Infirmation partielle 6 janvier 2026
Commentaire • 0
Sur la décision
| Référence : | CA Toulouse, 4e ch. sect. 2, 6 janv. 2026, n° 24/01864 |
|---|---|
| Juridiction : | Cour d'appel de Toulouse |
| Numéro(s) : | 24/01864 |
| Importance : | Inédit |
| Décision précédente : | Conseil de prud'hommes de Montauban, 7 mai 2024, N° 23/00151 |
| Dispositif : | Autre |
| Date de dernière mise à jour : | 15 janvier 2026 |
| Lire la décision sur le site de la juridiction |
Texte intégral
06/01/2026
ARRÊT N° 26/6
N° RG 24/01864 – N° Portalis DBVI-V-B7I-QIFA
FB/CI
Décision déférée du 07 Mai 2024 – Conseil de Prud’hommes – Formation paritaire de Montauban ( 23/00151)
Jéröme LAZARTIGUES
CONFIRMATION PARTIELLE
Grosse délivrée
le
à
Me Emmanuelle ASTIE de la SCP ACTEIS
REPUBLIQUE FRANCAISE
AU NOM DU PEUPLE FRANCAIS
***
COUR D’APPEL DE TOULOUSE
4eme Chambre Section 2
***
ARRÊT DU SIX JANVIER DEUX MILLE VINGT SIX
***
APPELANTE
Madame [P] [U] épouse [T]
[Adresse 4]
[Localité 5]
Représentée par Me Frédérique BELLINZONA, avocat au barreau de TOULOUSE
INTIMEE
[12]
[Adresse 2]
[Localité 3]
Représentée par :
— Me Jérémy CREPIN de la SELARL JC AVOCAT, avocat au barreau de NIMES (plaidant)
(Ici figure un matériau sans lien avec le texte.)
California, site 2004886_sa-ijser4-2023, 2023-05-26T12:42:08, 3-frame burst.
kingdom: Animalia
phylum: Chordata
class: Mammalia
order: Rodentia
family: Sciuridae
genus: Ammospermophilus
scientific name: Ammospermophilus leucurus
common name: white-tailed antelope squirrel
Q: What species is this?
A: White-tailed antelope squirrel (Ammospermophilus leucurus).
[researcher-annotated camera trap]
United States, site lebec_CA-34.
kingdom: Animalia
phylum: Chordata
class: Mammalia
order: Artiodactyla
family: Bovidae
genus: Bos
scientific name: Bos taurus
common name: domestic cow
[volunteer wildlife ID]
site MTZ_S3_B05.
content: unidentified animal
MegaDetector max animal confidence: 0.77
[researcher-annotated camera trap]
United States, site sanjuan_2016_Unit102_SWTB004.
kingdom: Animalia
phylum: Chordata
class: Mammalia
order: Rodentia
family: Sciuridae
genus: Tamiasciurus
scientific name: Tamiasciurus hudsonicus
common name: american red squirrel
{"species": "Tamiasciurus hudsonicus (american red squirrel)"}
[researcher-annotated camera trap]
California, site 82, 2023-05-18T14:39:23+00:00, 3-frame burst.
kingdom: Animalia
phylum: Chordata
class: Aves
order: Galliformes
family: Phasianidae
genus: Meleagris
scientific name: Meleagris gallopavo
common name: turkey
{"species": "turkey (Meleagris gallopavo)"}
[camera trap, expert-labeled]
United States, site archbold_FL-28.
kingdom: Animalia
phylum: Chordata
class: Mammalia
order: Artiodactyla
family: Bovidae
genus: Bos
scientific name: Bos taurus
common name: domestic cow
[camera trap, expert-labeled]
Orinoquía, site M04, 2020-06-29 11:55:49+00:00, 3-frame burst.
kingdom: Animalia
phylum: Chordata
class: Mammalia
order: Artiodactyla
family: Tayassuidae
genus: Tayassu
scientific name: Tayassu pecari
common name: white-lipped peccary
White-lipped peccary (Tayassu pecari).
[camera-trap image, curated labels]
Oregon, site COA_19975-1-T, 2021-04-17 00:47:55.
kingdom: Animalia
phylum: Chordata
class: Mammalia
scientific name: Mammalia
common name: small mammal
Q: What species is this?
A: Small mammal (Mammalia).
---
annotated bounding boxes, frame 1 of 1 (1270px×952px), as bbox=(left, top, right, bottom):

— Me Emmanuelle ASTIE, avocat au barreau de TOULOUSE (postulant)
COMPOSITION DE LA COUR
En application des dispositions des articles 786 et 907 du Code de procédure civile, l’affaire a été débattue le 24 Octobre 2025, en audience publique, les avocats ne s’y étant pas opposés, devant F. BRU, présidente, chargée du rapport. Cette magistrate a rendu compte des plaidoiries dans le délibéré de la Cour, composée de :
F. BRU, présidente
AF. RIBEYRON, conseillère
F. CROISILLE-CABROL, conseillère
Greffière, lors des débats : I. ANGER
ARRET :
— contradictoire
— prononcé publiquement par mise à disposition au greffe après avis aux parties
— signé par F. BRU, présidente, et par C. IZARD, greffière de chambre
EXPOSÉ DU LITIGE
Mme [T] a été embauchée à compter du 2 juillet 1998 par la société [6] [Localité 10] . Le 1er septembre 2020, elle a signé un contrat de travail à durée indéterminée en qualité de comptable confirmée au sein de la société.
La convention collective applicable est celle des services de l’automobile. La société emploie au moins 11 salariés.
Le 1er janvier 2023, la société [6] [Localité 10] a été rachetée par la SAS [12] qui a pour nom commercial [7]. Le contrat de travail de Mme [T] a été transféré à la SAS [12] .
Lors d’un entretien le 4 janvier 2023 , la société a demandé à Mme [T] de se rendre deux fois par semaine sur le site de l’entreprise situé à [Localité 9] en raison de la présence du pôle comptabilité.
Du 6 janvier 2023 au 14 mars 2023, Mme [T] a été placée en arrêt maladie.
Par courrier recommandé avec avis de réception en date du 10 janvier 2023, Mme [T] a refusé ces déplacements considérant qu’il s’agissait d’une modification de ses conditions de travail.L’employeur a répondu à ce courrier le 19 janvier 2023.
Dans un courrier non daté, Mme [T] a pris acte de la rupture de son contrat de travail à compter du 13 mars 2023.
Le 3 août 2023, Mme [T] a saisi le conseil de prud’hommes de Montauban aux fins de voir qualifier la prise d’acte de rupture en licenciement sans cause réelle et sérieuse.
Par jugement en date du 7 mai 2024, le conseil de prud’hommes de Montauban a :
— dit que la SAS [12] n’a pas failli à ses obligations et qu’il n’y a pas de manquement de la part de l’employeur;
— requalifié la prise d’acte de Mme [T] en démission;
— débouté Mme [T] de l’ensemble de ses demandes;
— dit qu’il n’y a pas lieu à article 700 du code de procédure civile;
— condamné Mme [T] à payer à la SAS [13] la somme de 4.346,93 euros bruts en remboursement du préavis non effectué;
— condamné Mme [T] aux dépens de l’instance et pouvant comprendre notamment le coût de la signification éventuelle par huissier de justice de l’expédition comportant la formule exécutoire et à ses suites auxquelles elle est également condamnée.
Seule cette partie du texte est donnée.